To get to the activity building at Pleasant Playground in East Mount Airy, invisible from the street, you have to trust your instincts. You cut past the tennis courts and the pool, along the outfield fence of the baseball diamond, and now you've walked the distance of an entire city block. Finally, there is a grove of trees, some old playground equipment, the basketball courts, and here it is, the low-slung early-1950s building painted Philadelphia blue and maize.

Like the majority of rec-center shelters built midcentury, this is a bare-bones structure, with an office, bathrooms, and a service room. It's from here that rec-center staff run their pickleball league, tennis, circus arts, and swimming. And like so many of these structures, it was hidden on the site, without any relationship to the street or the life of the neighborhood.

** Exercise goal **
Copy the text on the Pleasant Playground building, everything from "To get to the" down to "of the neighborhood.", and change "maize" to "gold" wherever it occurs. The entries that follow have no connection to the text on the Pleasant Playground building.

** Listed records **
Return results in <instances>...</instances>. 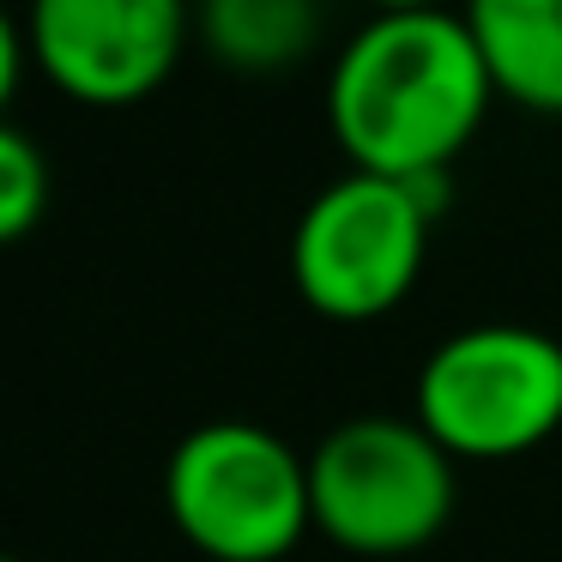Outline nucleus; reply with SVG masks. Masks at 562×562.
<instances>
[{
	"label": "nucleus",
	"mask_w": 562,
	"mask_h": 562,
	"mask_svg": "<svg viewBox=\"0 0 562 562\" xmlns=\"http://www.w3.org/2000/svg\"><path fill=\"white\" fill-rule=\"evenodd\" d=\"M436 182L345 170L303 206L291 231L296 291L333 321H375L417 284L436 224Z\"/></svg>",
	"instance_id": "20e7f679"
},
{
	"label": "nucleus",
	"mask_w": 562,
	"mask_h": 562,
	"mask_svg": "<svg viewBox=\"0 0 562 562\" xmlns=\"http://www.w3.org/2000/svg\"><path fill=\"white\" fill-rule=\"evenodd\" d=\"M490 67L448 7L363 19L327 74V122L351 170L424 182L453 164L490 110Z\"/></svg>",
	"instance_id": "f257e3e1"
},
{
	"label": "nucleus",
	"mask_w": 562,
	"mask_h": 562,
	"mask_svg": "<svg viewBox=\"0 0 562 562\" xmlns=\"http://www.w3.org/2000/svg\"><path fill=\"white\" fill-rule=\"evenodd\" d=\"M200 7H206V0H200Z\"/></svg>",
	"instance_id": "ddd939ff"
},
{
	"label": "nucleus",
	"mask_w": 562,
	"mask_h": 562,
	"mask_svg": "<svg viewBox=\"0 0 562 562\" xmlns=\"http://www.w3.org/2000/svg\"><path fill=\"white\" fill-rule=\"evenodd\" d=\"M381 13H387V7H441V0H375Z\"/></svg>",
	"instance_id": "9b49d317"
},
{
	"label": "nucleus",
	"mask_w": 562,
	"mask_h": 562,
	"mask_svg": "<svg viewBox=\"0 0 562 562\" xmlns=\"http://www.w3.org/2000/svg\"><path fill=\"white\" fill-rule=\"evenodd\" d=\"M19 25L7 19V7H0V110H7V98H13V86H19Z\"/></svg>",
	"instance_id": "9d476101"
},
{
	"label": "nucleus",
	"mask_w": 562,
	"mask_h": 562,
	"mask_svg": "<svg viewBox=\"0 0 562 562\" xmlns=\"http://www.w3.org/2000/svg\"><path fill=\"white\" fill-rule=\"evenodd\" d=\"M0 562H25V557H13V550H0Z\"/></svg>",
	"instance_id": "f8f14e48"
},
{
	"label": "nucleus",
	"mask_w": 562,
	"mask_h": 562,
	"mask_svg": "<svg viewBox=\"0 0 562 562\" xmlns=\"http://www.w3.org/2000/svg\"><path fill=\"white\" fill-rule=\"evenodd\" d=\"M417 424L453 460L526 453L562 424V339L532 321H472L417 369Z\"/></svg>",
	"instance_id": "39448f33"
},
{
	"label": "nucleus",
	"mask_w": 562,
	"mask_h": 562,
	"mask_svg": "<svg viewBox=\"0 0 562 562\" xmlns=\"http://www.w3.org/2000/svg\"><path fill=\"white\" fill-rule=\"evenodd\" d=\"M453 453L417 417L357 412L308 448L315 526L357 557H405L453 514Z\"/></svg>",
	"instance_id": "7ed1b4c3"
},
{
	"label": "nucleus",
	"mask_w": 562,
	"mask_h": 562,
	"mask_svg": "<svg viewBox=\"0 0 562 562\" xmlns=\"http://www.w3.org/2000/svg\"><path fill=\"white\" fill-rule=\"evenodd\" d=\"M49 206V158L25 127L0 122V243L25 236Z\"/></svg>",
	"instance_id": "1a4fd4ad"
},
{
	"label": "nucleus",
	"mask_w": 562,
	"mask_h": 562,
	"mask_svg": "<svg viewBox=\"0 0 562 562\" xmlns=\"http://www.w3.org/2000/svg\"><path fill=\"white\" fill-rule=\"evenodd\" d=\"M188 43V0H31L43 74L86 103H134Z\"/></svg>",
	"instance_id": "423d86ee"
},
{
	"label": "nucleus",
	"mask_w": 562,
	"mask_h": 562,
	"mask_svg": "<svg viewBox=\"0 0 562 562\" xmlns=\"http://www.w3.org/2000/svg\"><path fill=\"white\" fill-rule=\"evenodd\" d=\"M206 43L243 74H279L315 43V0H206Z\"/></svg>",
	"instance_id": "6e6552de"
},
{
	"label": "nucleus",
	"mask_w": 562,
	"mask_h": 562,
	"mask_svg": "<svg viewBox=\"0 0 562 562\" xmlns=\"http://www.w3.org/2000/svg\"><path fill=\"white\" fill-rule=\"evenodd\" d=\"M170 520L212 562H279L315 526L308 453L255 417H212L188 429L164 465Z\"/></svg>",
	"instance_id": "f03ea898"
},
{
	"label": "nucleus",
	"mask_w": 562,
	"mask_h": 562,
	"mask_svg": "<svg viewBox=\"0 0 562 562\" xmlns=\"http://www.w3.org/2000/svg\"><path fill=\"white\" fill-rule=\"evenodd\" d=\"M460 19L490 67V86L562 115V0H465Z\"/></svg>",
	"instance_id": "0eeeda50"
}]
</instances>
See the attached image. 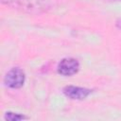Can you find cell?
I'll return each mask as SVG.
<instances>
[{
	"mask_svg": "<svg viewBox=\"0 0 121 121\" xmlns=\"http://www.w3.org/2000/svg\"><path fill=\"white\" fill-rule=\"evenodd\" d=\"M5 118L7 120H9V121H19V120H23V119H26V117L20 114V113H14V112H7L6 115H5Z\"/></svg>",
	"mask_w": 121,
	"mask_h": 121,
	"instance_id": "cell-5",
	"label": "cell"
},
{
	"mask_svg": "<svg viewBox=\"0 0 121 121\" xmlns=\"http://www.w3.org/2000/svg\"><path fill=\"white\" fill-rule=\"evenodd\" d=\"M1 2L13 9L28 13L44 12L50 8L47 0H1Z\"/></svg>",
	"mask_w": 121,
	"mask_h": 121,
	"instance_id": "cell-1",
	"label": "cell"
},
{
	"mask_svg": "<svg viewBox=\"0 0 121 121\" xmlns=\"http://www.w3.org/2000/svg\"><path fill=\"white\" fill-rule=\"evenodd\" d=\"M25 78L26 76L24 71L16 67V68H12L6 74L4 78V82L6 86H8L9 88L18 89L23 86L25 82Z\"/></svg>",
	"mask_w": 121,
	"mask_h": 121,
	"instance_id": "cell-2",
	"label": "cell"
},
{
	"mask_svg": "<svg viewBox=\"0 0 121 121\" xmlns=\"http://www.w3.org/2000/svg\"><path fill=\"white\" fill-rule=\"evenodd\" d=\"M78 69L79 62L77 59L74 58H65L61 60L58 65V73L65 77L75 75L76 73H78Z\"/></svg>",
	"mask_w": 121,
	"mask_h": 121,
	"instance_id": "cell-3",
	"label": "cell"
},
{
	"mask_svg": "<svg viewBox=\"0 0 121 121\" xmlns=\"http://www.w3.org/2000/svg\"><path fill=\"white\" fill-rule=\"evenodd\" d=\"M117 26H118L119 28H121V20L118 21V23H117Z\"/></svg>",
	"mask_w": 121,
	"mask_h": 121,
	"instance_id": "cell-6",
	"label": "cell"
},
{
	"mask_svg": "<svg viewBox=\"0 0 121 121\" xmlns=\"http://www.w3.org/2000/svg\"><path fill=\"white\" fill-rule=\"evenodd\" d=\"M63 94L71 99H84L91 94V90L78 86H66Z\"/></svg>",
	"mask_w": 121,
	"mask_h": 121,
	"instance_id": "cell-4",
	"label": "cell"
}]
</instances>
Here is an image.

** Response for this exercise **
To get to the activity building at Pleasant Playground in East Mount Airy, invisible from the street, you have to trust your instincts. You cut past the tennis courts and the pool, along the outfield fence of the baseball diamond, and now you've walked the distance of an entire city block. Finally, there is a grove of trees, some old playground equipment, the basketball courts, and here it is, the low-slung early-1950s building painted Philadelphia blue and gold.

Like the majority of rec-center shelters built midcentury, this is a bare-bones structure, with an office, bathrooms, and a service room. It's from here that rec-center staff run their pickleball league, tennis, circus arts, and swimming. And like so many of these structures, it was hidden on the site, without any relationship to the street or the life of the neighborhood.